On a single evening I learn how walls fall down, how people fall down, how even the light falls down; a sickness is always to blame, and once things fall down they disappear. The better part of Germany fell sick and disappeared. I understand about disappearing. AIDS is a proud sickness, it doesn't even recognize small letters, it doesn't bother with anything like coughing and patting the dog. It wants our blood.
I lie on the carpet. Lying on the carpet I can't fall down or cut my finger and get AIDS. All the same, I wait while Grandpa Slavko, Granny Katarina, Auntie Typhoon and Uncle Bora play rummy in the candlelight; I'm waiting to disappear.
Why Či ka Doctor cut the calf of someone's leg open
Bikers zoom through Višegrad. Austrians, Swiss, Italians. The Germans have the biggest motorbikes. Michael rides a Kawasaki, Jürgen rides a Honda. Čika Doctor says: Germany and Japan have always been good friends, they just don't like to remember it.
Sometimes there are two of them, entirely encased in leather, on one motorbike. The leather bikers drink lemonade in the Estuary Restaurant and say they like our rivers. Čika Doctor — we call him that because he once cut the calf of someone's leg open — winks at us, meaning: it's more than just ordinary lemonade I serve the bikers. If Čika Doctor has no customers to serve, and nothing to do, he sits in the hotel garden, snaps his pocketknife open and shut, and sleeps in the sun.

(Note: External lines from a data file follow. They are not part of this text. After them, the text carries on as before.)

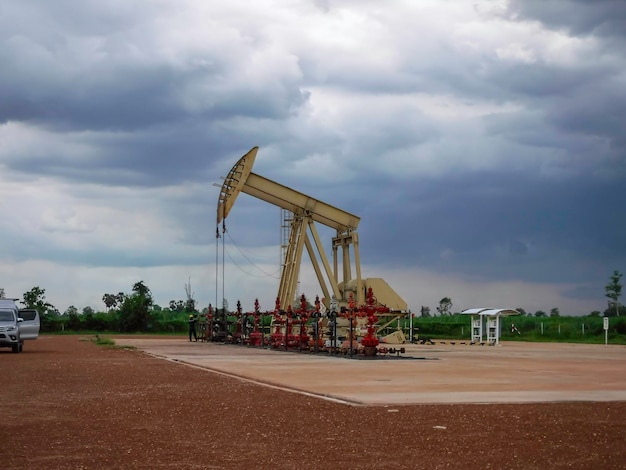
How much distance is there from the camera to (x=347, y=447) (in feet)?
33.1

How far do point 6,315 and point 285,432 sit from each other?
89.8ft

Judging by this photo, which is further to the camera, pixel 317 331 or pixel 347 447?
pixel 317 331

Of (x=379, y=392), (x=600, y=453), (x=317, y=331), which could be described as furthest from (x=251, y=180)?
(x=600, y=453)

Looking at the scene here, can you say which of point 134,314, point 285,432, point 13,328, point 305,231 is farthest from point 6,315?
point 134,314

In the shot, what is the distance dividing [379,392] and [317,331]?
19741 mm

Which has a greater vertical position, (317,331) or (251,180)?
(251,180)

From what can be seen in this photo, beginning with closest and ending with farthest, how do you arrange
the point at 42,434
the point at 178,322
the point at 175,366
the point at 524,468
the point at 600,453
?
1. the point at 524,468
2. the point at 600,453
3. the point at 42,434
4. the point at 175,366
5. the point at 178,322

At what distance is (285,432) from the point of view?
11.4 m

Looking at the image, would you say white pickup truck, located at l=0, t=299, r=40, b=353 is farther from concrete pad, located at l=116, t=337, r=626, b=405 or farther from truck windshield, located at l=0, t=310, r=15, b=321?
concrete pad, located at l=116, t=337, r=626, b=405

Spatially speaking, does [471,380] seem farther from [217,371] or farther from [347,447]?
[347,447]

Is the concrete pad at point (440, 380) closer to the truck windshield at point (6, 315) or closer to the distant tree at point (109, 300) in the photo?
the truck windshield at point (6, 315)

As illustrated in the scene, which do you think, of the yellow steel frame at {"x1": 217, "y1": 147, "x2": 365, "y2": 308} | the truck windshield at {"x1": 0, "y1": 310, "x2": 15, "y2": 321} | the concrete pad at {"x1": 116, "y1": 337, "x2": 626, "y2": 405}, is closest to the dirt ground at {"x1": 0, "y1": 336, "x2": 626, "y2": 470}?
the concrete pad at {"x1": 116, "y1": 337, "x2": 626, "y2": 405}

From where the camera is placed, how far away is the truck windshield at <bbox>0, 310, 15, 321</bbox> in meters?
35.8

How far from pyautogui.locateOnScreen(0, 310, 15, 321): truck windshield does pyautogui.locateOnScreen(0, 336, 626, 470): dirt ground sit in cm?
2013
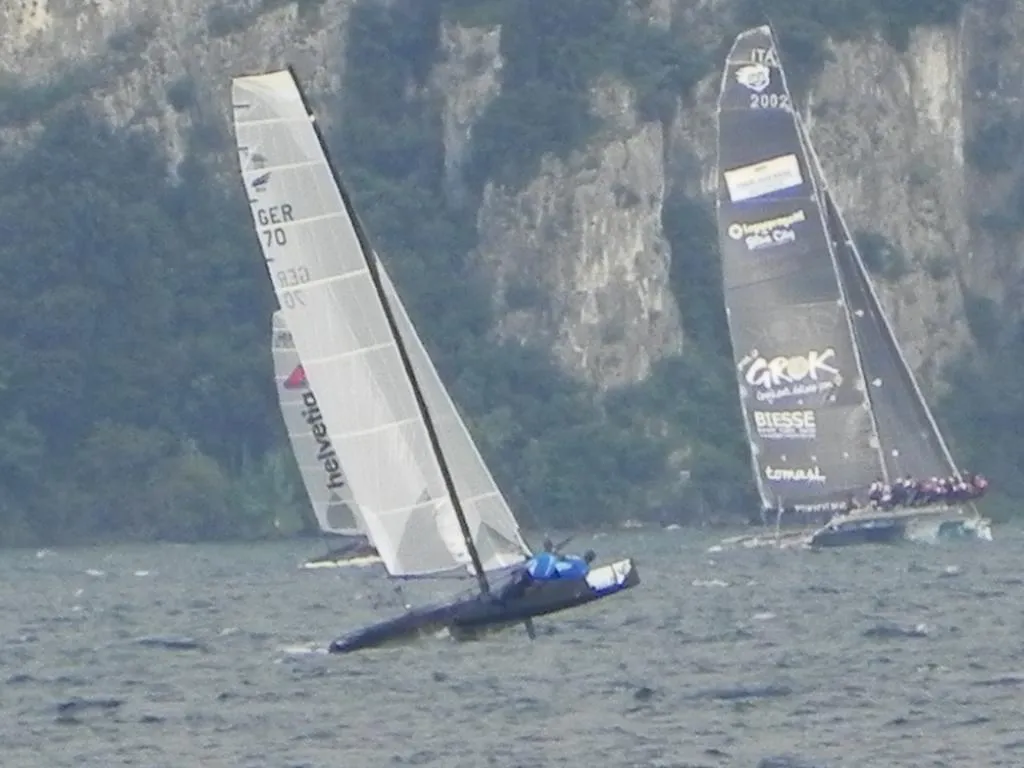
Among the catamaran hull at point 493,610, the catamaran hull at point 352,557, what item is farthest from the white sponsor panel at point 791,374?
the catamaran hull at point 493,610

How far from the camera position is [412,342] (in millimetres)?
39469

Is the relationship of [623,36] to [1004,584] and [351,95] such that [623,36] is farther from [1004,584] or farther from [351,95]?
[1004,584]

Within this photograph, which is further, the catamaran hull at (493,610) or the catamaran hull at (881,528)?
the catamaran hull at (881,528)

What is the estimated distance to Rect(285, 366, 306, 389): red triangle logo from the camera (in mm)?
64062

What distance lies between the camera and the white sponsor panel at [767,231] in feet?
198

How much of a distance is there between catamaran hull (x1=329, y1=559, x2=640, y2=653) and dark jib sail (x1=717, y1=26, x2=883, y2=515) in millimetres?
22924

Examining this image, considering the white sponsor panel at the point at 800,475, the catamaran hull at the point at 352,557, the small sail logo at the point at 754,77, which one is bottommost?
the white sponsor panel at the point at 800,475

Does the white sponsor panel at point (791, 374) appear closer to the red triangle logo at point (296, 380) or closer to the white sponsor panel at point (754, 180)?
the white sponsor panel at point (754, 180)

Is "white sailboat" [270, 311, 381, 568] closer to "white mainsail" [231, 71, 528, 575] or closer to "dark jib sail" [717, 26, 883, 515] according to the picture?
"dark jib sail" [717, 26, 883, 515]

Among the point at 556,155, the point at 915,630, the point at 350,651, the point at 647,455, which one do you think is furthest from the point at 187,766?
the point at 556,155

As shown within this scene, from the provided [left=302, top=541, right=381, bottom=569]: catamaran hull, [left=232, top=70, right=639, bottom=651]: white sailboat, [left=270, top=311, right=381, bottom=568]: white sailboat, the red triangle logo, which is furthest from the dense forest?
[left=232, top=70, right=639, bottom=651]: white sailboat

We've counted fifteen bikers since June, but we aren't always standing there counting the bikers.
There's something of myself in it, says Čika Doctor, letting us in on the secret of his lemonade. He doesn't say which part of himself, and anyway, we'd never be able to give the secret away to the leather Germans, because for ideological reasons words where they live are not the same as here, where no one rides a motorbike like theirs because no one would venture out into the street in that weird leather gear.
Edin and I are sharing a lemonade at Čika Doctor's hotel, sitting there with our legs wide apart and acting as if we were Germans. Hans kugel kluf nust lust bayern meinen danke danke . We do it so that maybe Čika Doctor will tell us which part of himself he adds to the Germans' lemonade.
Why Vukoje Worm whose nose has been broken three times doesn't break mine
Tito was taken down from the classrooms today, and Vukoje Worm swore he'd take me apart after school.
The bell rings for the end of the last period. Everyone storms out of the classroom. Vukoje points at me and draws his thumb across his throat. Edin shrugs. I'm right in there with you, he says, that way he'll have to try thumping both of us at once and he'll get tired more quickly.
Edin has some excellent ideas.
Vukoje Worm, whose nose has been broken three times, is waiting in the school yard. He's not alone. Hi, Vukoje, old friend, how are you? I call. Vukoje takes off his jacket, ties his shoelaces, shoves me several times and asks if I'd rather have kicks, punches or throttles. A crowd of schoolchildren surrounds us at once.
Throttles, I say, because there's no such thing.
Good answer, says a tall young man who walks out of the crowd of kids and plants himself in front of Vukoje. Get lost, he tells Vukoje, or my forehead will make mush of yours.
Vukoje stays there, puts his hands on his hips. There's a little line of freckles on his nose. He spits out a thin sideways stream of saliva and wags a finger at me menacingly. Only when Vukoje and his friends jog slowly off do I recognize my rescuer, Damir Kičić. cinest soccer player our town has ever produced; he even went to our school.